Jokowi Instruksi Optimalkan Penanganan Covid-19 Lewat Puskesmas di Daerah

TrubusNews
Binsar Marulitua
18 Mei 2020   14:00 WIB

Komentar
Jokowi Instruksi Optimalkan Penanganan Covid-19 Lewat Puskesmas di Daerah

Presiden Joko Widodo memberikan arahan dalam rapat terbatas melalui telekonferensi dari Istana Merdeka, Jakarta, untuk membahas penanganan pandemi Covid-19 pada Senin, 18 Mei 2020. (Foto : Biro Pers, Media, dan Informasi Sekretariat Presiden)

Trubus.id -- Presiden Joko Widodo (Jokowi) meminta agar jaringan fasilitas kesehatan tingkat pertama di masing-masing wilayah (puskesmas) diperkuat.
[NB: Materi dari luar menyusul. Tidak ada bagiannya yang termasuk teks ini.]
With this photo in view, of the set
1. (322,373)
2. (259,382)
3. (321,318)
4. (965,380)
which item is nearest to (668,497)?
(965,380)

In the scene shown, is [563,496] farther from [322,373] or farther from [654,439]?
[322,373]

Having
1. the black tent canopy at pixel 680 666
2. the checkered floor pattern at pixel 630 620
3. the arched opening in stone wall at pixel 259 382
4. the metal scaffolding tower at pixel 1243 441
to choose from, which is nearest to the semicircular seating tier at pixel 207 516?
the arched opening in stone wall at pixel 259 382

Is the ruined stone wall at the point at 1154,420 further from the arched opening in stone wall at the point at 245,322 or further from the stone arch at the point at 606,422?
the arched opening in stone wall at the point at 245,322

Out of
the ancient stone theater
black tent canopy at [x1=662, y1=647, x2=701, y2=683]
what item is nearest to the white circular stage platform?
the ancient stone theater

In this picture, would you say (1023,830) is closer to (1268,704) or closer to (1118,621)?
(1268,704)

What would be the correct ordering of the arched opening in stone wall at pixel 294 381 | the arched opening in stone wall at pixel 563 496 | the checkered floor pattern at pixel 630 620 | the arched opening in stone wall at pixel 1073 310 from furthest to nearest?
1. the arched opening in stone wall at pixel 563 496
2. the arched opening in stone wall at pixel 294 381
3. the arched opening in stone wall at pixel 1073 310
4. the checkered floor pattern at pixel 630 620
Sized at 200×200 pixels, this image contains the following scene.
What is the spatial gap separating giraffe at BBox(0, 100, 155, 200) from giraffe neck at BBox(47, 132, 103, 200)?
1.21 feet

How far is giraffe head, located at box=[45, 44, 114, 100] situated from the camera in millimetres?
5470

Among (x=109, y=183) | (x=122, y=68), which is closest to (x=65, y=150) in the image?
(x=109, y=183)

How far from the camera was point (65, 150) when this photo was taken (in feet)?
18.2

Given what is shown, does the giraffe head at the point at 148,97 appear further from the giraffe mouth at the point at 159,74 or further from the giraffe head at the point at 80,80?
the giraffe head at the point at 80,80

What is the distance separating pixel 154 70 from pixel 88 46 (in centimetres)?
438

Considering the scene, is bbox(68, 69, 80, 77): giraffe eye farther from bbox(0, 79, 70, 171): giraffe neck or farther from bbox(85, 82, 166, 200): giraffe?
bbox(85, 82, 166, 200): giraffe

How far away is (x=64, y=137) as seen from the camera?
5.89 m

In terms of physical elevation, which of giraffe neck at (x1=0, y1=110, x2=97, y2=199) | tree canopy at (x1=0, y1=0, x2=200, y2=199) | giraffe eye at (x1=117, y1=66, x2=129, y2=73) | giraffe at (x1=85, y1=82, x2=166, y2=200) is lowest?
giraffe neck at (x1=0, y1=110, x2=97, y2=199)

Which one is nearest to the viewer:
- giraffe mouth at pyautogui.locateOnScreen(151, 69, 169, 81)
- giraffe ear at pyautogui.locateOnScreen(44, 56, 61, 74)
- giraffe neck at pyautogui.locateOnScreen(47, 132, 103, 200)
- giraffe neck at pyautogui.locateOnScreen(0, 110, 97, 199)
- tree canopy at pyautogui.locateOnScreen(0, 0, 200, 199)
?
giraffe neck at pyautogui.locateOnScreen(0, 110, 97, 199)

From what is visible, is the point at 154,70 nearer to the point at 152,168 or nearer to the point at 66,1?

Ribuan puskesmas yang ada di Indonesia dinilai dapat mengoptimalkan upaya penanganan pandemi Covid-19 di tingkat daerah.

Jokowi mengatakan bahwa terdapat 10.134 puskesmas di Tanah Air di mana sekitar 4.000 di antaranya dilengkapi dengan fasilitas rawat inap. Selain itu, terdapat pula 4.883 dokter praktik keluarga dan klinik-klinik pratama yang melayani Jaminan Kesehatan Nasional.

“Ini betul-betul perlu diefektifkan sehingga puskesmas dan jaringannya bisa diaktivasi menjadi simpul dalam pengujian sampel, pelacakan, dan penelusuran kasus Covid yang ada di lingkungan di wilayah itu,” ujar Jokowi dalam rapat terbatas melalui telekonferensi dari Istana Merdeka, Jakarta, untuk membahas penanganan pandemi Covid-19 pada Senin, 18 Mei 2020.

Baca Lainnya : Tahap Pertama, Pemerintah Fokus pada 164 Hektare Lahan Gambut untuk Garap Sawah Baru

Tak hanya itu, Presiden juga ingin agar jaringan puskesmas dapat menjadi simpul pemantauan bagi orang dalam pemantauan (ODP) dan orang tanpa gejala (OTG).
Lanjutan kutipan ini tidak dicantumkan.